Читаем Скворцы полностью

Встала. Отряхнулась. Достала из бабушкиного гардероба то самое пальто — из толстенного драпа. Лёша сначала не понял, что Лиса намерена делать, решил — хочет согреться. И едва успел остановить её:

— Не бей в дверь — где ты стекла потом достанешь, подумала? Что, форточку рядом не видишь?

Она посмотрела вопросительно… чёрт возьми, как же это здорово, когда рядом тот, у кого соображаловка работает лучше, чем твоя собственная… блин, стыдно — могла бы и сама допереть…

К ней на балкон полетел армейский складной нож. Краткий курс юного взломщика Лёша прочитал вослед, на что ушло полторы минуты. И ещё три Лисы потратила, выковыривая Лёшиным ножом планки, державшие стекло. Лёгкий дзынь второго стекла, аккуратно просунутая меж осколков рука… И вот форточка нараспашку — а уж пролезть в неё и подавно не составило труда. Обошлись, в общем, малой кровью.

И самое главное — Аля вовремя приняла таблетку.

С неимоверным облегчением смотрела Олеся, как её подопечная отправляет лекарство по назначению. А из коридора раздался звук открываемой двери…

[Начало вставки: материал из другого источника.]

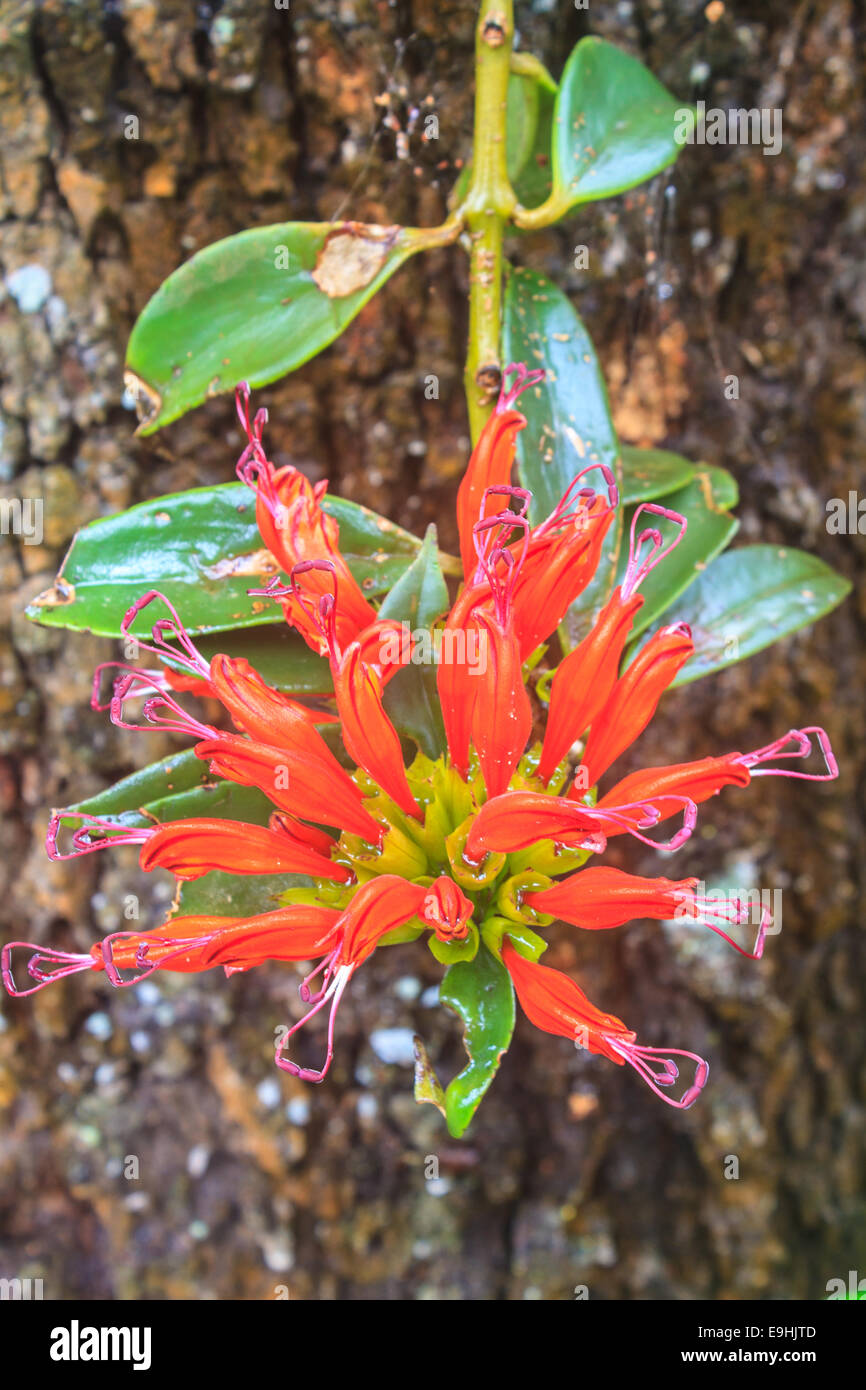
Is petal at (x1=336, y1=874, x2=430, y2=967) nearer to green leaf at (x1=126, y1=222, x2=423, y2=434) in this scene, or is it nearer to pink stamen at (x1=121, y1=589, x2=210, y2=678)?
pink stamen at (x1=121, y1=589, x2=210, y2=678)

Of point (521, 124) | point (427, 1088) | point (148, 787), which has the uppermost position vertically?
point (521, 124)

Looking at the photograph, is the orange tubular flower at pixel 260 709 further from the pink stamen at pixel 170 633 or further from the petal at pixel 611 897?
the petal at pixel 611 897

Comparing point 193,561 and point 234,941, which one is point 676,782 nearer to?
point 234,941

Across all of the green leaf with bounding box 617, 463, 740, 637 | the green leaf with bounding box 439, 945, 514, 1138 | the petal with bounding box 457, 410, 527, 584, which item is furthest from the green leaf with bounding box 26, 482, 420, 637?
the green leaf with bounding box 439, 945, 514, 1138

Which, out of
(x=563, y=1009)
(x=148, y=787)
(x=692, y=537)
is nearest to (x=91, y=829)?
(x=148, y=787)

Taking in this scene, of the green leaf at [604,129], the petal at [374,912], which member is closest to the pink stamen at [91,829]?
the petal at [374,912]

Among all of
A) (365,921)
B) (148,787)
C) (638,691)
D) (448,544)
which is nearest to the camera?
(365,921)

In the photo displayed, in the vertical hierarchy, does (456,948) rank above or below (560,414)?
below
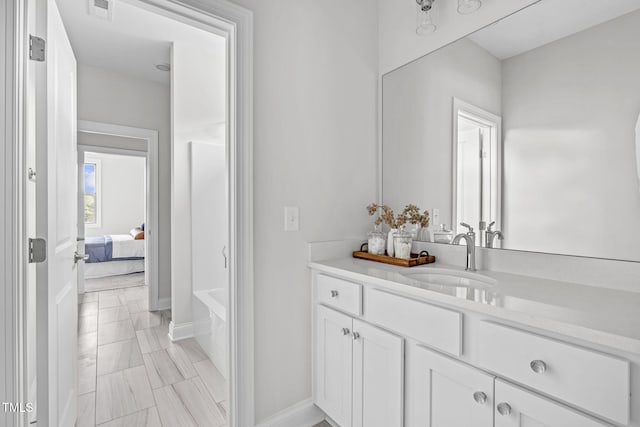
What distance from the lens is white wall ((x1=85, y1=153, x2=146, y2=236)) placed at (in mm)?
7566

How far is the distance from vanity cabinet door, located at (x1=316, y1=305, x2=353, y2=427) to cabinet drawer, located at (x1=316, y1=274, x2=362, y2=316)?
5 centimetres

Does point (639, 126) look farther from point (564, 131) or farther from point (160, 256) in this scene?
point (160, 256)

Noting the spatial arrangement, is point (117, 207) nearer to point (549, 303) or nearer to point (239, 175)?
point (239, 175)

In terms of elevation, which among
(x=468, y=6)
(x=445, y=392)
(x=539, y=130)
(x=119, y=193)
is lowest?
(x=445, y=392)

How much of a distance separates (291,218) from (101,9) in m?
2.34

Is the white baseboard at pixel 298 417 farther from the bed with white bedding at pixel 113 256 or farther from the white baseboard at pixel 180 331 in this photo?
the bed with white bedding at pixel 113 256

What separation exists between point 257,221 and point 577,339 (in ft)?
4.24

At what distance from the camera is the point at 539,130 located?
4.48 feet

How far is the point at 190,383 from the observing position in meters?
2.17

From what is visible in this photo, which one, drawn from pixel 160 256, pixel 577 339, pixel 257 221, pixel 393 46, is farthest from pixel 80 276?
pixel 577 339

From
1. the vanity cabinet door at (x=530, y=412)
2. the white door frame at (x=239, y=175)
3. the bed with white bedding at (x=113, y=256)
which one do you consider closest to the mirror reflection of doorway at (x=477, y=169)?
the vanity cabinet door at (x=530, y=412)

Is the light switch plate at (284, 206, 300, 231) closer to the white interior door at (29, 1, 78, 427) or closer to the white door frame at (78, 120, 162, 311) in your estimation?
the white interior door at (29, 1, 78, 427)

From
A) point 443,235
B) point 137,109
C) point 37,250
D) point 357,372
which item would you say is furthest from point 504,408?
point 137,109

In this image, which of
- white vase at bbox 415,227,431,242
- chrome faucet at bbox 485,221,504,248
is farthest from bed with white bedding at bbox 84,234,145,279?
chrome faucet at bbox 485,221,504,248
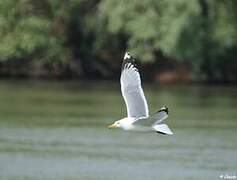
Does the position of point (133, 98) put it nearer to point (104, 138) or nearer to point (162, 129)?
point (162, 129)

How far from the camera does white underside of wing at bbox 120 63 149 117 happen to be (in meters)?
18.8

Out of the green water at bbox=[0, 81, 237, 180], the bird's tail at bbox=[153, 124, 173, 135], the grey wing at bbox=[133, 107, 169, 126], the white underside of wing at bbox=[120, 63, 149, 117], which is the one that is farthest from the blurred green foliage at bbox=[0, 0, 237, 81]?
the bird's tail at bbox=[153, 124, 173, 135]

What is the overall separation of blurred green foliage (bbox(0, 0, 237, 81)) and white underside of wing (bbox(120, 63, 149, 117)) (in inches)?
928

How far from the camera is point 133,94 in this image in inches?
742

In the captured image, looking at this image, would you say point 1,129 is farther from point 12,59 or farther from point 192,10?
point 12,59

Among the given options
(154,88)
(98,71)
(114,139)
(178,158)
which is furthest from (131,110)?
(98,71)

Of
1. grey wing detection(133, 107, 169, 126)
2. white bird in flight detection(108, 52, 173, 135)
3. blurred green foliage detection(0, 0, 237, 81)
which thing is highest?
blurred green foliage detection(0, 0, 237, 81)

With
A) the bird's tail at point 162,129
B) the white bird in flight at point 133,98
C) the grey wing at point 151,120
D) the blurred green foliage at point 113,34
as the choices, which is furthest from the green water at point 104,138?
the blurred green foliage at point 113,34

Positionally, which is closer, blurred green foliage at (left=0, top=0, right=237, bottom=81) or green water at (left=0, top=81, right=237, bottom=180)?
green water at (left=0, top=81, right=237, bottom=180)

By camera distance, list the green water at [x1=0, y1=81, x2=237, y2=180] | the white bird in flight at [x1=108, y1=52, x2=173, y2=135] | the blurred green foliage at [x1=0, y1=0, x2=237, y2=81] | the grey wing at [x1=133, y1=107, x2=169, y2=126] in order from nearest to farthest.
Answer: the grey wing at [x1=133, y1=107, x2=169, y2=126], the white bird in flight at [x1=108, y1=52, x2=173, y2=135], the green water at [x1=0, y1=81, x2=237, y2=180], the blurred green foliage at [x1=0, y1=0, x2=237, y2=81]

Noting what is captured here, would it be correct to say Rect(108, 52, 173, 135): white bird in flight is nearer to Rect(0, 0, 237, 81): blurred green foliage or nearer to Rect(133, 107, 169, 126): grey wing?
Rect(133, 107, 169, 126): grey wing

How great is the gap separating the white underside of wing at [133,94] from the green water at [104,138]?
9.31 ft

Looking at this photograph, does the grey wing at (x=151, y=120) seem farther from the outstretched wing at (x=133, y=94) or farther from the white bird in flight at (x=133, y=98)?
the outstretched wing at (x=133, y=94)

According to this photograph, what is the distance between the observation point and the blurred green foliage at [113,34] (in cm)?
4325
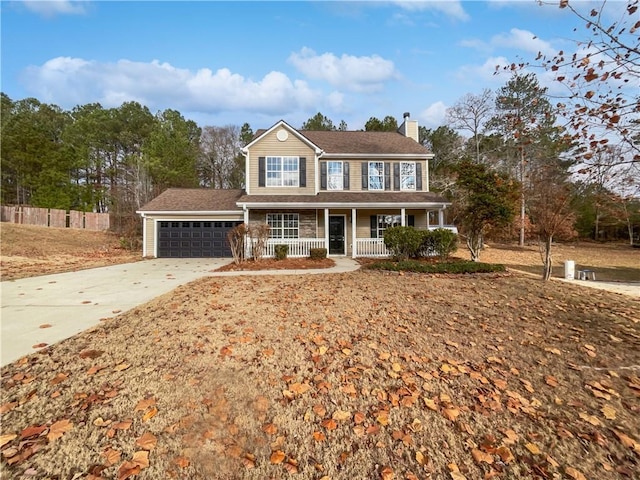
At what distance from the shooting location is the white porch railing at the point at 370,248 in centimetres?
1518

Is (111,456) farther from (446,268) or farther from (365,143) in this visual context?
(365,143)

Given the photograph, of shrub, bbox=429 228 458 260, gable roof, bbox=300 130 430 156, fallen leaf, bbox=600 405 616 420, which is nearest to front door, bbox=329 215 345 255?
gable roof, bbox=300 130 430 156

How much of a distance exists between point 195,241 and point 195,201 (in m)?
2.50

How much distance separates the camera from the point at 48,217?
26.4 m

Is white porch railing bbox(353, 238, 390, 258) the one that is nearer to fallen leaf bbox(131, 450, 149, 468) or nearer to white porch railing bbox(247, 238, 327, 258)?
white porch railing bbox(247, 238, 327, 258)

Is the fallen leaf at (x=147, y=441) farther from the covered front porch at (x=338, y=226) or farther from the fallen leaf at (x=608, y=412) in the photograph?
the covered front porch at (x=338, y=226)

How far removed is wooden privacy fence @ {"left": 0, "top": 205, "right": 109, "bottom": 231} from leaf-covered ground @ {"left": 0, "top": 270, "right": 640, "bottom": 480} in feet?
95.8

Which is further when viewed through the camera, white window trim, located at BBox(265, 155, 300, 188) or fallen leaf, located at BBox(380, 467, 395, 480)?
white window trim, located at BBox(265, 155, 300, 188)

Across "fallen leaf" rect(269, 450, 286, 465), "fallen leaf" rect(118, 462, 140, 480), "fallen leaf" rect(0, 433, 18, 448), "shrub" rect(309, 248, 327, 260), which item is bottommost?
"fallen leaf" rect(269, 450, 286, 465)

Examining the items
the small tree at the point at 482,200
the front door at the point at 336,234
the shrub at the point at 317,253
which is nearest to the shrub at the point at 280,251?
the shrub at the point at 317,253

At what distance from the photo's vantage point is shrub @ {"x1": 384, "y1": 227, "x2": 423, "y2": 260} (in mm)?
11992

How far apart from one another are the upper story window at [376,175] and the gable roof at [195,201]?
293 inches

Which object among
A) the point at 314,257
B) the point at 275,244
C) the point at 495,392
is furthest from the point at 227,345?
the point at 275,244

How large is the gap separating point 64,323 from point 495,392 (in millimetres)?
6269
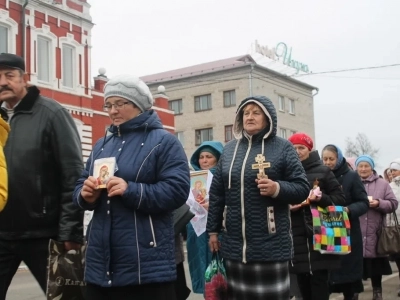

Лёша виновато кивнул на ключ:

— Я его только вынуть хотел, туда-сюда покрутил, и вдруг…

Олеся всплеснула руками и, горестно покачав головой, спрятала запылавшее лицо в ладони. «Боже, боже, что же я творю? И зачем я вообще? От меня всем одни проблемы…»

Её стиснутый зубами стон взбудоражил Чертяку, как обычно, крутившегося у щиколоток. Потревоженный котик, не разобравшись в происходящем, занял стойку, вздыбил ирокезом шёрстку на хребте и зашипел в пространство, как маленькая чёрная змейка.

Лёша быстро, в один шаг, чтобы Лиса не успела спрятаться, оказался возле неё. Поймал смятённый взгляд и очертя голову ринулся в поцелуй.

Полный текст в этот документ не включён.